Pazar derken tabi ki SEMT PAZARlarından bahsediyorum. Cumartesi günü gittiğim Beşiktaş Pazarı'ndan sadece bileklik almadım. Bir de tayt aldım. Fotoğrafta zerre belli olmuyor ama kendisi inci fitilli bir kadife. (Alışveriş kurallarımdan biri, kumaşının adını bilmiyorsan alma) Ben küçükken çok popülerdi kadife. Şimdi öyle mi bilmiyorum açıkçası ama pazarda iki tezgahta gördük kadife taytları. Erkekler yerden yere vurmaya devam etsin, ne yapalım yani.

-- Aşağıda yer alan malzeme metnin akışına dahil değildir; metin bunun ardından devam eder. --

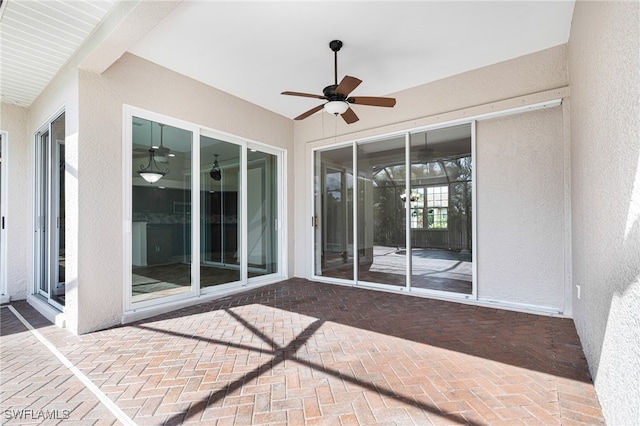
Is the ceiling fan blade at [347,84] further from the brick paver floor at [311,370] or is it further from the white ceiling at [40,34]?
the brick paver floor at [311,370]

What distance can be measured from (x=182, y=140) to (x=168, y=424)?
3.52m

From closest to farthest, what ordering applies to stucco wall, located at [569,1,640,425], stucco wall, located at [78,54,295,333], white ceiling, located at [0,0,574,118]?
1. stucco wall, located at [569,1,640,425]
2. white ceiling, located at [0,0,574,118]
3. stucco wall, located at [78,54,295,333]

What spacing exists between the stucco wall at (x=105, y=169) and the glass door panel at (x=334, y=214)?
2808 millimetres

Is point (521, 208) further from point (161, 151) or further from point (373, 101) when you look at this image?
point (161, 151)

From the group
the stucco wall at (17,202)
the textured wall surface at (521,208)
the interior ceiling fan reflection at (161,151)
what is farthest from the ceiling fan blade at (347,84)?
the stucco wall at (17,202)

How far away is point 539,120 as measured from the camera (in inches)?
144

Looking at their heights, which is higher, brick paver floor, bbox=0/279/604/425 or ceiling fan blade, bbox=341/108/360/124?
ceiling fan blade, bbox=341/108/360/124

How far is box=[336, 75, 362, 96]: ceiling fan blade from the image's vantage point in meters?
3.08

Tayt çok rahat lan. Bir de bu kadife. Isıtır yani. Ben siyah aldım. Ev arkadaşım da bordo aldı. Small aldık bir de kendimize güvenip ama haklı çıktık neyse ki. Çünkü "esneme yapar abla". Taytın götten düşmemesi için küçük almakta fayda var. Ben M beden insanım ama S gayet iyi oldu. Hani M'si büyük gelirdi, öyle söyleyeyim.
Tabi ki bu blogun en önemli şeysi: FİYATI. 10 lira verdim.
Fotoğraf işini akşama bırakmasaydım keşke ama yeminle kadife. ve tayt. ve small.

16 Aralık 2012 Pazar

Postumu girdim, bekliyorum

Beşiktaş pazarı bir fakirin en sevdiği yerlerden biridir. Ne olduğunu tam olarak hiçbir zaman bilmediğim "sezounun hit parçaları" falan bulunabiliyor sanırım bu pazarda. Bazı tezgahların başında, Zincirlikuyu metrobüs durağı kalabalığı olsa da, e olsun o kadar. Hem ucuza mal alacaksın hem konfor mu arayacaksın? Aramayacaksın, yumulacaksın. Teyzelerin fatal seviyesindeki "iktirmeleri"ne karşılık omuz ve dirsek hareketleriyle taaruza geçebilirsiniz. Unutmayın genç ve atik olan sizsiniz!
Aha bu da tanesi 1 liradan aldığım bileklikler.
                                          Hayır, fotoğrafları ütüyle çekmedim!
                                          Bence gayet güzel ya, yazın takarsın negzel.

Fakirim evet

Moda blogu işinda para varmış diye duydum, bir fakir olarak hemen açayım dedim.
Öyle değil tabi ki. Yapamam öyle şeyler zaten, mesela bir defileye davet edildim ya da açılışa, giyecek bir şeyim olmadığı için gidemem ki ben.
Sadece eğlenmek istiyorum. Siz de bakıp bakıp halinize şükredin diye.

SİZ DE "BU TİŞÖRTE BU PARA VERİLİR Mİ?" DİYENLERDENSENİZ, DOĞRU YERDESİNİZ.